Ingredients of deal 'in place'

The ingredients for a political settlement in Northern Ireland are in place, the DUP deputy leader, Peter Robinson, has said.

Mr Robinson made the comment during an address to the annual conference of the Irish Small Firms Association in Dublin on Tuesday.

He said those who believed the DUP's victory in last November's assembly election damaged the prospects for a settlement had made a fundamental miscalculation.

His comments come during a week of intense activity aimed at generating movement in the Northern Ireland political situation.

The East Belfast MP challenged Gerry Adams to call unionists' bluff by destroying the IRA's guns and ending its terror campaign.

He said unionists would "apply the brake" if they believed cross border activity was politically motivated.

However, he said the DUP would drive co-operation forward with enthusiasm and vigour if they decided it is intended to provide shared practical advantages.

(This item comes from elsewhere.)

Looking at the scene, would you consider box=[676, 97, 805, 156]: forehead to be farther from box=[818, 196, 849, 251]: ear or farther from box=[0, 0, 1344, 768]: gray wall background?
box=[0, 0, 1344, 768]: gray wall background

On Monday, Sinn Fein President Gerry Adams said that the Good Friday Agreement was in "considerable difficulty".

He was speaking in London ahead of talks with British and Irish government officials.

Mr Adams said that the DUP had been honest that they wanted to destroy the Good Friday Agreement.

The talks were in preparation for negotiations due to take place at Leeds Castle in Kent next week, aimed at breaking the deadlock in the Northern Ireland political process.


Mr Robinson is due to hold talks with senior government officials in London on Wednesday.

The week will also see discussions at Stormont involving Northern Ireland Secretary Paul Murphy and Irish Foreign Minister Brian Cowen.

The Ulster Unionists are expected to unveil proposals for the assembly to be given a role in the short term in scrutinising direct rule ministers.

The week's activity should culminate in Tony Blair's Sedgefield constituency on Friday when the prime minister will meet Irish premier Bertie Ahern to assess the chances of progress at the Leeds Castle talks.

The political institutions in Northern Ireland were suspended in October 2002 amid allegations of IRA intelligence gathering at the Northern Ireland Office.

The DUP and Sinn Fein have maintained high-level contacts with both governments over the summer.